Walk-forward analysis non-deterministic behavior and reproducible walk-forward results are paired searches. If your walk-forward numbers move between runs, do not panic immediately, but do classify the cause.

Benign causes

Floating-point ordering differences
Parallel optimization without fixed seeds
Library updates changing numerics

Serious causes

Non-deterministic data ordering
Lookahead leakage that changes when window boundaries shift (Look-ahead bias)

What to freeze

Data revision and timestamps
Random seeds for any optimization inside IS
Versions of Freqtrade, Python, and analysis libraries

How to debug differences systematically

If two runs disagree, diff the inputs first: candle files, pair list, fee table, and strategy config hash. Then diff the window schedule (same start/end, same step). Only after inputs match should you suspect numerical drift.

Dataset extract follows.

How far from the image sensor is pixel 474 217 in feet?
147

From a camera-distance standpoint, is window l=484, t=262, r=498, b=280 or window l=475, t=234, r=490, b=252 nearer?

Small differences vs big differences

Tiny differences in the last decimal of a ratio are often benign. Large jumps in WFE, retention, or profit usually mean the pipeline changed, not that the market changed between yesterday and today.

Reproducibility checklist for teams

Write a one-page runbook: command lines, environment variables, pinned dependency versions, and where raw data lives. Reproducibility is how you convert debugging from art into engineering.

Container images and hashes

If you run walk-forward in Docker, record:

image digest
build arguments
mount paths for data volumes

This removes an entire class of "works on my machine" failures.

Deterministic parallelism

If you parallelize optimization, use a scheduler that preserves reproducible ordering of accepted candidates, or fix seeds per shard.

Race conditions in "pick the best" logic are more common than most teams admit.

Wall-clock leakage in window builders

If your code uses "today" to clip the last window, two runs on different calendar days will silently shift the schedule.

Prefer explicit end timestamps chosen up front, then freeze them in the run artifact.